The report shows fewer overall deaths of journalists in 2005 versus 2004, but a greater percentage of these deaths were a result of murder, correct?

A lot of attention is focused on the dangers of covering conflicts, particularly for foreign correspondents. But in any given year, most of the journalists killed because of their work are local journalists, and most of them are murdered -- meaning someone ordered or hired gunmen to kill that reporter or editor because of his or her journalistic work.

And to reiterate, you’re saying it doesn’t help you as a journalist, if detained, to have a big organization lobbying on your behalf?

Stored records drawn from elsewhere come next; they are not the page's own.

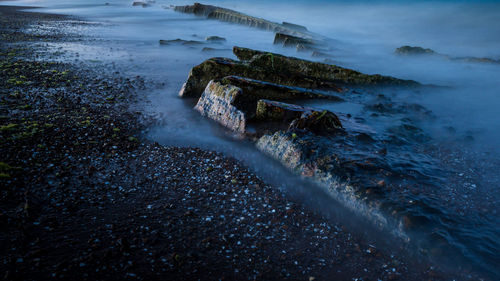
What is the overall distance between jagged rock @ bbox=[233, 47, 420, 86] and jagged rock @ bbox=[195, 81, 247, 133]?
2899mm

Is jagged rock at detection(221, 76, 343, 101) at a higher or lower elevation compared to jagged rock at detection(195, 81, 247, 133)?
higher

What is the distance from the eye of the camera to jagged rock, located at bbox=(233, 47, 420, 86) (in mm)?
8930

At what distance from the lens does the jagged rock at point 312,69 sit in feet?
29.3

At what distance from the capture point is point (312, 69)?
9500mm

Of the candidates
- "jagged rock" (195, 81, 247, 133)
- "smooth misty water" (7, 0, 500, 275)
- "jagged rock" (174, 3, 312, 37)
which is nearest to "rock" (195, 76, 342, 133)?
"jagged rock" (195, 81, 247, 133)

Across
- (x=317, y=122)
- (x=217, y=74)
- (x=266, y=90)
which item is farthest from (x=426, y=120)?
(x=217, y=74)

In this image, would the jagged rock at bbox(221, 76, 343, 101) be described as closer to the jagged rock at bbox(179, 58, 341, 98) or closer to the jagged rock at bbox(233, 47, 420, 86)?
the jagged rock at bbox(179, 58, 341, 98)

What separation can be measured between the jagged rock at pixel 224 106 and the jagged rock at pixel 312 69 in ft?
9.51

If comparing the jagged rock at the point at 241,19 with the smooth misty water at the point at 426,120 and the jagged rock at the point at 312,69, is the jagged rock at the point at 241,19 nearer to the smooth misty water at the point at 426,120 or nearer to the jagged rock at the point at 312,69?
the smooth misty water at the point at 426,120

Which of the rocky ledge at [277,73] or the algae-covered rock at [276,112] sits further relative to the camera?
the rocky ledge at [277,73]

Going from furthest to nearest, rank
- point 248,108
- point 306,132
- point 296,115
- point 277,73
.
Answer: point 277,73
point 248,108
point 296,115
point 306,132

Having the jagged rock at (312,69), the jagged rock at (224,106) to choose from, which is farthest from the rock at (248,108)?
the jagged rock at (312,69)

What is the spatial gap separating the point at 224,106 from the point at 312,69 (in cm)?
476

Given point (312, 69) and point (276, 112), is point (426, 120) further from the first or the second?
point (276, 112)
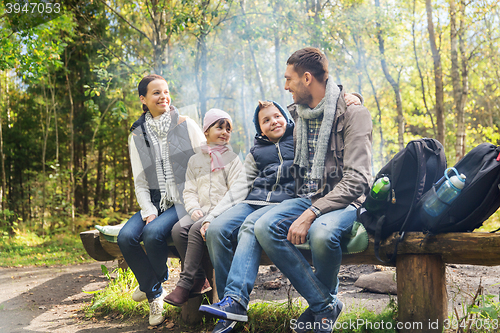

It has not in the case of the journalists detained in Iraq. But in other instances, a larger media company may have greater resources to help its journalists, including getting attention to their case. In this country, more attention is paid when an American journalist is in trouble, because that’s a "local" story, in effect. But American media also pay considerable attention to press freedom stories in other parts of the world, for example, China’s terrible record of imprisoning journalists -- thirty-two imprisoned last month. It’s the seventh year in a row that China has been the world’s leading jailer of journalists

Does that include murders—that is, does China lead in that category as well?

No. Last year Iraq was the deadliest country for journalists. Twenty-two were killed, almost all of them Iraqis.

What about press freedoms in Russia?

CPJ wrote an article over a year ago saying that with only a handful of exceptions, there is less press freedom today in the countries that made up the Soviet Union than there was in the glasnost years of Soviet power when Mikhail Gorbachev was in office [in the late 1980s]. That would describe the dismal situation for press freedom in Russia as well. Allnational broadcasting is controlled or heavily influenced by the Kremlin now, and only a handful of newspapers, with small circulation, are truly independent.

The U.S. is known around the world as the gold standard for press freedoms, so anytime you see that eroding it sends a negative message to other governments. It makes it harder for journalists in those countries.

What’s the significance of the recent Reporters Without Borders’ 2005 World Press Freedom Indexthat ranks the United Statesforty-fourth out of 167 countries, a drop of about twenty spots from previous years? Doe this hurt our standing in the world?

That is not an index that CPJ compiles. But it is certainly true that restrictions on press freedom in the United States are closely watched around the world. For example, if the U.S. jails a journalist, it sends a message to governments that have much less respect for press freedom and are much more likely to jail journalists. Leaders in those countries can say, "Don’t talk to me about press freedoms. Look at the U.S, which has [former New York Times reporter] Judy Miller in prison. The U.S. is known around the world as the gold standard for press freedoms, so anytime you see that eroding it sends a negative message to other governments. It makes it harder for journalists in those countries.

What about bloggers? Are they being harassed or arrested as often as regular journalists abroad?

Definitely. There are countries where the controls on traditional media are very strong, but the Internet has offered new opportunities and ways to get around those controls; China is a great example of that. Many of those thirty-two journalists in prison are people who use the Internet to disseminate information and then ran afoul of the government. There are certainly people you would define as bloggers who we have taken up as cases. Iran is another country where the controls have become so severe that more people are looking toward the Internet and setting up websites or blogs to comment. There have been some arrests in Iran. I can’t remember if there is anybody sitting in prison because of their Internet work, but the government has certainly acted against some of them.